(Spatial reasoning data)
────────────────────
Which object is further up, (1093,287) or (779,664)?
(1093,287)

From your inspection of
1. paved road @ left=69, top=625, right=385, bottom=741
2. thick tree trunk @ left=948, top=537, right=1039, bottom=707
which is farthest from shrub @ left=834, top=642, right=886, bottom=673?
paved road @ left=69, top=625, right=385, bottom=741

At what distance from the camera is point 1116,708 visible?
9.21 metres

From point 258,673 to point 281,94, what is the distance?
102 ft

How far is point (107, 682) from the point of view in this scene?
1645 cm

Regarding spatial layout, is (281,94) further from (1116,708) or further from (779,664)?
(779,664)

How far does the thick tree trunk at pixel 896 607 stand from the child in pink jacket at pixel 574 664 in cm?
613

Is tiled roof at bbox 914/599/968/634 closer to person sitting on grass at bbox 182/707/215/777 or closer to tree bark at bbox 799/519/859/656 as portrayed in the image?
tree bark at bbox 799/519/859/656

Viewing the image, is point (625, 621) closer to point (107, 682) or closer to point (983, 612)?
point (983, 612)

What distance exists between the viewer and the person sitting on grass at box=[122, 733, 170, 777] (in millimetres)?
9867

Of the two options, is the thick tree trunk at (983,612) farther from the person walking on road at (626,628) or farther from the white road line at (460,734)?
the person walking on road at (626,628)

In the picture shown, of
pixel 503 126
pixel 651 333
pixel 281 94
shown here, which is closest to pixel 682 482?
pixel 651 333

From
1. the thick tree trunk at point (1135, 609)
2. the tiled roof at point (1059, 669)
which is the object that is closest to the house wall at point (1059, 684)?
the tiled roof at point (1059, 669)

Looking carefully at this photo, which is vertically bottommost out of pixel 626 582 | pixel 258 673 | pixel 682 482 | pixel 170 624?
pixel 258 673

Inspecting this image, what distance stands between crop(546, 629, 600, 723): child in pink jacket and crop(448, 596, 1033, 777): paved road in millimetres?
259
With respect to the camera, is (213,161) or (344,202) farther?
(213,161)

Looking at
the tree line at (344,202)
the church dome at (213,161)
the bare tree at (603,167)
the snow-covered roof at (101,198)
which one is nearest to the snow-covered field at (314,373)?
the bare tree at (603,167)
────────────────────
**AIM OF THE EXERCISE:** Copy out all of the data above, word for word, with no changes.

**WRITTEN ANSWER:**
Which object is further up, (1093,287) or (779,664)?
(1093,287)

From your inspection of
1. paved road @ left=69, top=625, right=385, bottom=741
2. thick tree trunk @ left=948, top=537, right=1039, bottom=707
which is farthest from shrub @ left=834, top=642, right=886, bottom=673?
paved road @ left=69, top=625, right=385, bottom=741

At what distance from the camera is point 1116,708 visible?
9.21 metres

From point 258,673 to point 281,94, what is the distance?
102 ft

How far is point (107, 682) from the point of view in this scene?
1645 cm

Regarding spatial layout, is (281,94) further from (1116,708) or further from (779,664)?
(779,664)

How far does the thick tree trunk at pixel 896 607 stand from the child in pink jacket at pixel 574 664 in cm?
613

Is tiled roof at bbox 914/599/968/634 closer to person sitting on grass at bbox 182/707/215/777 or closer to tree bark at bbox 799/519/859/656 as portrayed in the image?
tree bark at bbox 799/519/859/656

Viewing the image, is point (625, 621) closer to point (107, 682) or closer to point (983, 612)?
point (983, 612)

What distance exists between the viewer and the person sitting on grass at box=[122, 733, 170, 777] (in millimetres)?
9867

Of the two options, is the thick tree trunk at (983,612) farther from the person walking on road at (626,628) or farther from the white road line at (460,734)?
the person walking on road at (626,628)

In the picture shown, of
pixel 503 126
pixel 651 333
pixel 281 94
shown here, which is closest to pixel 682 482?
pixel 651 333

From
1. the thick tree trunk at point (1135, 609)
2. the tiled roof at point (1059, 669)
which is the object that is closest to the house wall at point (1059, 684)?
the tiled roof at point (1059, 669)

Looking carefully at this photo, which is vertically bottommost out of pixel 626 582 | pixel 258 673 | pixel 682 482 | pixel 170 624?
pixel 258 673

Inspecting this image, what distance stands between crop(546, 629, 600, 723): child in pink jacket and crop(448, 596, 1033, 777): paved road in millimetres?
259
With respect to the camera, is (213,161) or (344,202) farther?
(213,161)

Looking at
the tree line at (344,202)
the church dome at (213,161)
the bare tree at (603,167)
the snow-covered roof at (101,198)
which one is nearest to the snow-covered field at (314,373)?
the bare tree at (603,167)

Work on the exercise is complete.